== Gestellte Aufgabe ==
Kannst du aus dem Text über den Amoklauf in Erfurt die Stelle, die bei „17 Menschen starben“ beginnt und bei „Besuch vor Ort.“ endet, wortgenau abschreiben?

━━━ Text zum Lesen

17 Menschen starben vor 20 Jahren bei einem Amoklauf am Gutenberg-Gymnasium in Erfurt. Zwei Jahrzehnte danach sind die seelischen Wunden bei vielen Betroffenen, die das Blutbad er- und überlebt haben, noch nicht verheilt. Auch Katholiken waren und sind in die Aufarbeitung eingebunden. Ein Besuch vor Ort.
„Andere waren im Krieg und haben ihn überlebt. Bei mir kam er an die Bürotür, und ich habe ihn auch überlebt.“ Nüchtern fasst Schulleiterin Christiane Alt zusammen, was sich am Vormittag des 26. April 2002 im Gutenberg-Gymnasium in Erfurt binnen weniger Minuten abspielte. Als der kurz zuvor von der Schule verwiesene Elftklässler Robert Steinhäuser im Gebäude und auf dem Gelände 16 Menschen erschoss und sich anschließend selbst eine Kugel in den Kopf jagte.
Nach dem Massaker glich die altehrwürdige Lehranstalt im Westen der thüringischen Landeshauptstadt einem Schlachthaus. Ein Lehrer erlag im Treppenhaus erst nach längerem Todeskampf seinen Verletzungen – weil sich die Polizei nicht hatte durchringen können, das Gebäude zu stürmen. Schulleiterin Alt entkam nur durch Zufall ihrer eigenen Hinrichtung.
Durch Türen geschossen
Zwei ihrer Kolleginnen ließen von jetzt auf gleich ihr Leben, bevor der Mörder durch das Gebäude schlich und seinen blutigen Rachefeldzug vorantrieb. Durch Türen und Seitenfenster schoss er, streckte zwei Achtklässler nieder und tötete einen Polizeibeamten mit gezieltem Kopfschuss aus der dritten Etage des Schulgebäudes.

━━━━━━
━━━ Bereitgestellte Daten

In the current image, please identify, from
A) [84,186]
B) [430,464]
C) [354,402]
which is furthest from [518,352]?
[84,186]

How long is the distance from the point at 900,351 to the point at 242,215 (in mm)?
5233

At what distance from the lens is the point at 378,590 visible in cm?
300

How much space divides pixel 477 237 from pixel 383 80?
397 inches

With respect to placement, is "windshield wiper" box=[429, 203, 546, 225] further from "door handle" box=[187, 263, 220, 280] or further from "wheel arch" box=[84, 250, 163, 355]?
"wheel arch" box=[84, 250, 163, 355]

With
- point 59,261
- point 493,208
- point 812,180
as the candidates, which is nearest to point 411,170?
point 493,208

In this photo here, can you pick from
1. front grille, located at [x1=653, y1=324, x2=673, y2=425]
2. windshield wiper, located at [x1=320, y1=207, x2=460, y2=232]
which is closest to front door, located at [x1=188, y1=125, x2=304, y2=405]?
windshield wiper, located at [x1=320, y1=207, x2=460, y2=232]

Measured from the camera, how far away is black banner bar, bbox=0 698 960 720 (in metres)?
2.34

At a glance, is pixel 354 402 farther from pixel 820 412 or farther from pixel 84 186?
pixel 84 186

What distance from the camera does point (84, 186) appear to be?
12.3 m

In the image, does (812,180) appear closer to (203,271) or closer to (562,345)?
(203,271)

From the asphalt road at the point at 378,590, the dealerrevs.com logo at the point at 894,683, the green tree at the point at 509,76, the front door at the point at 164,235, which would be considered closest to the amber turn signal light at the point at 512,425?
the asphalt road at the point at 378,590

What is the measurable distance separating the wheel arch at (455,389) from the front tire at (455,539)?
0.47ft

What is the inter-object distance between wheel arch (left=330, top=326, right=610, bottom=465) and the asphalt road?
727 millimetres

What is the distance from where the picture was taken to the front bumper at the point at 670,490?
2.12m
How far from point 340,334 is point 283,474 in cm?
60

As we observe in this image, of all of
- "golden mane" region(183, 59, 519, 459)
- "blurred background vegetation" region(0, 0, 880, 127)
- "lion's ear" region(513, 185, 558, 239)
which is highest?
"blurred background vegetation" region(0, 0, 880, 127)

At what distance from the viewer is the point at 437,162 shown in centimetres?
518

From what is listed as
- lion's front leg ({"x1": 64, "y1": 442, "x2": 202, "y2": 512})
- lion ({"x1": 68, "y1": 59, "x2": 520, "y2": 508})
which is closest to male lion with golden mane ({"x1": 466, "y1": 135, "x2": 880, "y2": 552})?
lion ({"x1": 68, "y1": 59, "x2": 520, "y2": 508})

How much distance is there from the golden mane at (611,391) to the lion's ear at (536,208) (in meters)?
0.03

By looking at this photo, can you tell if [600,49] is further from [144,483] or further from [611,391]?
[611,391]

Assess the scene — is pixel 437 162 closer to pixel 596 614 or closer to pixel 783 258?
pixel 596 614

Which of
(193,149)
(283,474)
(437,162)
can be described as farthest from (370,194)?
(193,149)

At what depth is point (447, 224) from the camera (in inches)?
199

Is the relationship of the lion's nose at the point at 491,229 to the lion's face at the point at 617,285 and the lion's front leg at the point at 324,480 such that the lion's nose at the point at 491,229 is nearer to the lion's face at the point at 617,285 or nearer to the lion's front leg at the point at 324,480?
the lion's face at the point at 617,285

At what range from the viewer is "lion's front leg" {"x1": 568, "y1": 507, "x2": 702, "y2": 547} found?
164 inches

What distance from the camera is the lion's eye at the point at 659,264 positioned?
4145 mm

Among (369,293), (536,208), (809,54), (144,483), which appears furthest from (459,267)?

━━━━━━

== Antwort zur Übung ==
17 Menschen starben vor 20 Jahren bei einem Amoklauf am Gutenberg-Gymnasium in Erfurt. Zwei Jahrzehnte danach sind die seelischen Wunden bei vielen Betroffenen, die das Blutbad er- und überlebt haben, noch nicht verheilt. Auch Katholiken waren und sind in die Aufarbeitung eingebunden. Ein Besuch vor Ort.